Une des salles de l’exposition (Cl. Carton extrême carton)
Biennale internationale du carton gravé #3
Ville d’Avray 92410
16 mai au 2 juin 2024
Le collectif « Carton Extrême Carton » organise la troisième Biennale internationale du carton gravé et donne à voir les œuvres de 60 artistes dans la galerie l’Entr@cte à Ville d’Avray. Cette année, le thème en est « Cartons pluriels, ou de l’usage du polyptyque » ; toutes les estampes sont réalisées à partir de matrices en carton gravé, quel qu’il soit : carton gris, carton bois, carton ondulé, de récupération ou acheté…
Comme d’habitude à l’Entr@cte, l’espace, sa lumière généreuse, ses fenêtres donnant sur de grands arbres, ses murs lisses tantôt blancs tantôt vivement colorés, magnifient l’accrochage.
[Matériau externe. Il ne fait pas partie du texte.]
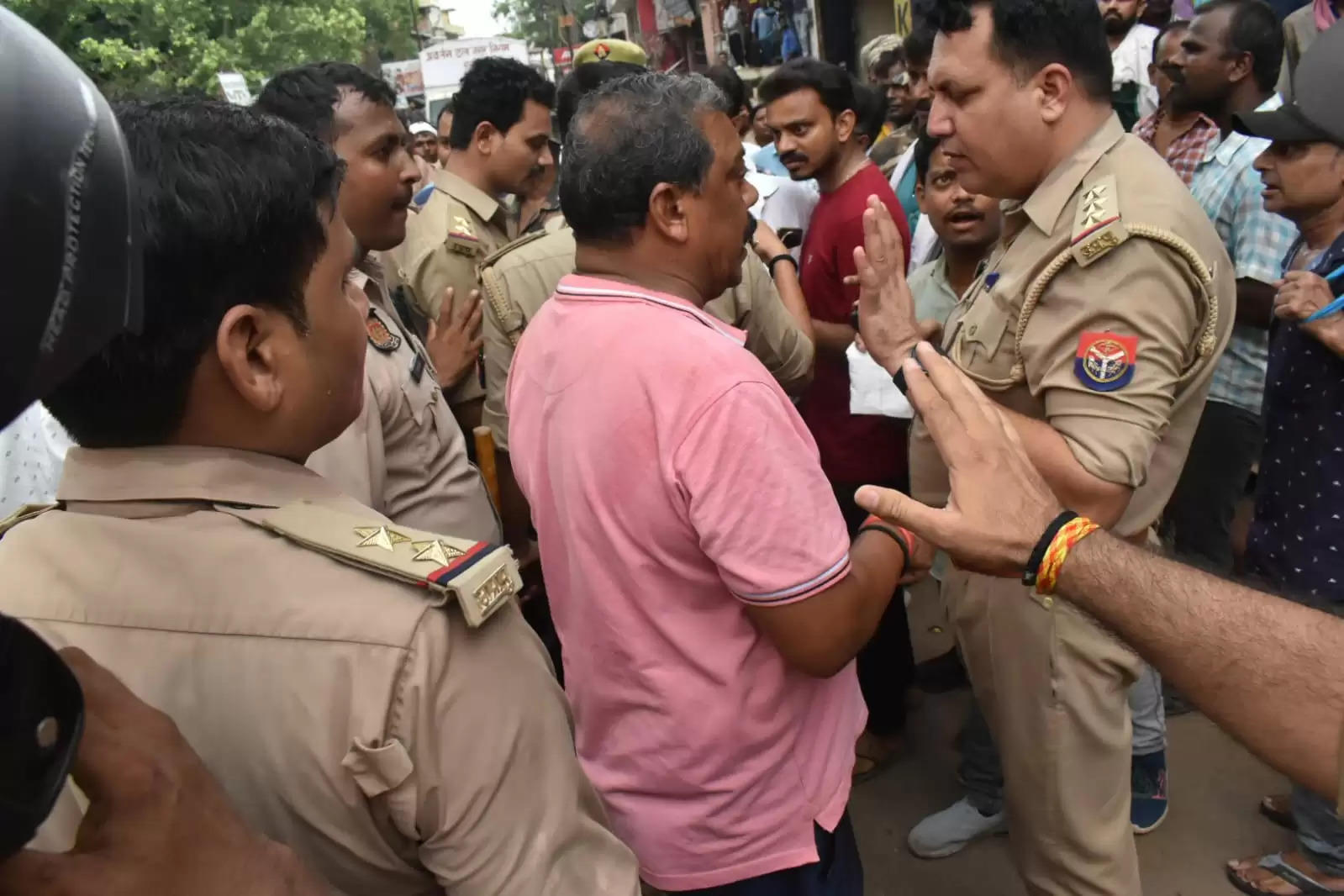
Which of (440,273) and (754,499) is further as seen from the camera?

La contemplation n’est pas gênée par les reflets, les estampes étant proposées au regard nues, sans encadrement, simplement soutenues par de petits aimants. Détail qui a son importance. Les estampes issues de carton gravé bénéficient peut-être encore plus de cette proximité directe avec le public, tant la perception des textures prend de l’importance : différents grains, rugosités, stries, plissés, à-plats lisses, irrégularités des contours, richesse des valeurs et des couleurs, jeux de superposition… Tout concourt ici à créer un alphabet plastique très profus, inventif, mettant en avant l’expression et la singularité de chaque artiste.
Une autre salle de l’exposition (Cl. Carton extrême carton)
Le carton se laisse deviner, presque toujours, et c’est bien ainsi. Parfois cependant, la finesse du trait est telle, notamment dans les quelques estampes figuratives, qu’on les croirait gravées dans le cuivre. L’ensemble est incroyablement varié, mixte, créant un voisinage dynamique et convivial. Tout au plus pourrait-on regretter que, pour certaines œuvres, le thème du polyptyque n’ait été traité que comme moyen de proposer un grand format composé de plusieurs petites feuilles faciles à envoyer par la poste, sans tirer parti autant qu’on l’aurait désiré de la juxtaposition d’éléments se complétant par leurs différences autant que par leurs ressemblances.
Bonus de l’exposition : une délégation de l’atelier de gravure du « Campus caraïbéen des arts », basé à Fort-de-France, participe à cette biennale avec quelques œuvres très fortes dont certaines ont remporté des prix décernés par les différents jurys. Les étudiants, accompagnés de leurs professeurs, ont fait le déplacement pour le vernissage et ont même participé à la rencontre du 17 mai 2024 animée par Pascale Simonet et Dominique Moindraut sur le thème des « Enjeux de l’estampe dans le monde artistique aujourd’hui ».
Les estampes caraïbéennes (Cl. Carton extrême carton)
Il y a été question des profondes mutations que connaît l’art de l’estampe aujourd’hui, et de la place toute particulière qu’elle tient dans la grande famille de l’image imprimée : la matérialité brute, le recours à différentes techniques, traditionnelles ou contemporaines, mais toutes très manuelles, par opposition à la photographie ou aux pratiques numériques, sa capacité à se combiner à d’autres médiums artistiques, à travers des installations en techniques mixtes par exemple… toutes propriétés spécifiques de l’art de l’estampe qui ont été évoquées par les participants, atouts indéniables pour les jeunes artistes.
Cette biennale confirme ainsi que, dans les multiples chemins de traverse, si féconds, que propose l’art de l’estampe, la pratique du carton gravé joue un rôle certain dans l’ouverture vers une plus grande liberté.